:: TRY IT ::
Write out all the data below exactly.

:: DATA SEGMENT ::
....................

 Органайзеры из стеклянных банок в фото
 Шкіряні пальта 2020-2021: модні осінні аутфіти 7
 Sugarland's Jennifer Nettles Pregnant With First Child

....................

:: RESULT OF THIS TASK ::
 Органайзеры из стеклянных банок в фото
 Шкіряні пальта 2020-2021: модні осінні аутфіти 7
 Sugarland's Jennifer Nettles Pregnant With First Child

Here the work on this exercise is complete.